7 Inspect Calibration

7.1 Overview

As noted above, standards are in small amplitude range, but separate tests showed that there is an acceptably small trend of \(\delta^{13}\)C vs. peak amplitude over this range of analyses, which make all the sample analyses valid on the basis of their peak amplitudes. Several points are above calibrated delta range, but it is hard to find standards as \(^{13}\)C-enriched as these samples, so there is not much that can be done about that. Anyway, the calibration is quite linear over a fairly large delta range, so these data should be fine.

# replicate earlier overview plot but now with the calibrated delta values
# and with a highlight of the calibration ranges and which points are in range
peak_table_calibrated %>%
  # focus on identified peaks (comment out this line to see ALL peaks)
  filter(!is.na(compound)) %>%
  # visualize with convenience function iso_plot_data
  iso_plot_data(
    # choose x and y (multiple y possible)
    x = amp44, y = true_d13C_pred,
    # choose aesthetics
    color = in_range, shape = is_std_peak, label = compound, size = 3,
    # decide what geoms to include
    points = TRUE
  ) %>%
  # highlight calibration range
  iso_mark_calibration_range() +
  # legend
  theme(legend.position = "bottom", legend.direction = "vertical")

7.2 Summary

# generate data summary and filter out suspect data
peak_data <-
  peak_table_calibrated %>%
  # focus on identified peaks in the samples
  filter(!is.na(compound)) %>% filter((file_id == "BF6030__NSHQ14_BS1B_COG16001_10000.dxf" & compound != "C2") | file_id != "BF6030__NSHQ14_BS1B_COG16001_10000.dxf") # filter this 10 mL inject of NSHQ14 for ethane because there was large background due to CH4 during elution of ethane

# summarize replicates
peak_data_summary <-
  peak_data %>%
  # summarize for each sample and compound
  group_by(id1, compound) %>%
  iso_summarize_data_table(amp44, true_d13C_pred, true_d13C_pred_se) %>% select(-`true_d13C_pred_se sd`)
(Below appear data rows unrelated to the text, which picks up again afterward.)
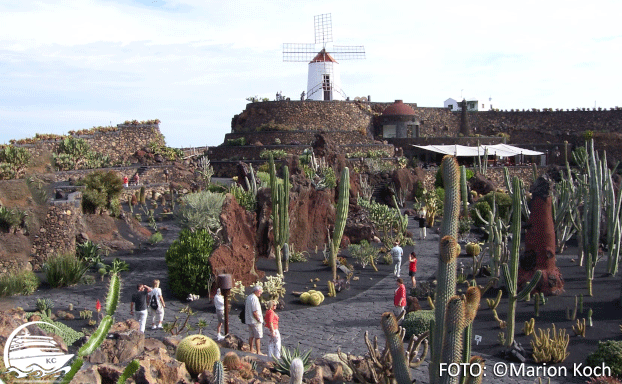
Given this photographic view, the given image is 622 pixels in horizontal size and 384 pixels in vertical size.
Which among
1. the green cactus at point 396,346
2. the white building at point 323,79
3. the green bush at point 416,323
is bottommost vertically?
the green bush at point 416,323

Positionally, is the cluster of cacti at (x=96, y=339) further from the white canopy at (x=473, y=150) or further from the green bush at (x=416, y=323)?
the white canopy at (x=473, y=150)

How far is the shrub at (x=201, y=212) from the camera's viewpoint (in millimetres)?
15344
# add column in which d13C is rounded to tenth of permil place
peak_data_summary <- peak_data_summary %>% mutate(`d13C rounded tenth` = round(`true_d13C_pred mean`, 1))

# print
peak_data_summary %>% iso_make_units_explicit() %>% knitr::kable(d = 2)
id1 compound n amp44 mean [mV] amp44 sd true_d13C_pred mean [permil] true_d13C_pred sd true_d13C_pred_se mean [permil] d13C rounded tenth [permil]
043332T CH4 2 866.74 11.54 -39.36 0.25 0.44 -39.4
516256 CH4 2 871.68 32.93 -43.82 0.14 0.44 -43.8
Beecher Island II CH4 2 764.29 36.15 -61.38 0.24 0.49 -61.4
Bio 1.0 Mid CH4 2 978.86 107.39 -69.19 0.55 0.53 -69.2
H-ISO1 CH4 2 1013.38 75.83 -23.85 0.47 0.48 -23.8
NSHQ14_BS1B_COG16001 C2 1 312.90 NA -5.54 NA 0.59 -5.5
NSHQ14_BS1B_COG16001 C3 1 389.93 NA 4.85 NA 0.67 4.9
NSHQ14_BS1B_COG16001 CH4 1 2562.98 NA 7.21 NA 0.69 7.2
NSHQ14NP_HS2_COG16006 CH4 1 3303.07 NA 4.48 NA 0.67 4.5
T-ISO1 CH4 2 1027.00 83.50 -38.80 0.35 0.44 -38.8
WAB105_BS1A_COG16007 CH4 1 304.84 NA -3.97 NA 0.60 -4.0
WAB56_BS1A_COG16003 CH4 1 2060.97 NA -21.78 NA 0.49 -21.8
WAB71_BS1B_COG16000 CH4 1 1274.71 NA 7.04 NA 0.69 7.0

8 Export

Save data to xlsx spreadsheet.

# export the global calibration with all its information and data to Excel
peak_table_calibrated %>%
  iso_export_calibration_to_excel(
    filepath = format(Sys.Date(), "data_output/%Y%m%d_OM19_C1-C6_HC_d13C_data_calibrated.xlsx"),
    # include data summary as an additional useful tab
    `data summary` = peak_data_summary
  )
## Info: exporting calibrations into Excel '20200812_OM19_C1-C6_HC_d13C_data_calibrated.xlsx'...
## Info: retrieving all data
## Info: retrieving all coefficient information for calibration
## Info: retrieving all summary information for calibration
## Info: retrieving all calibration range information for calibration
## Info: export complete, created tabs 'data summary', 'all data', 'calib coefs', 'calib summary' and 'calib range'.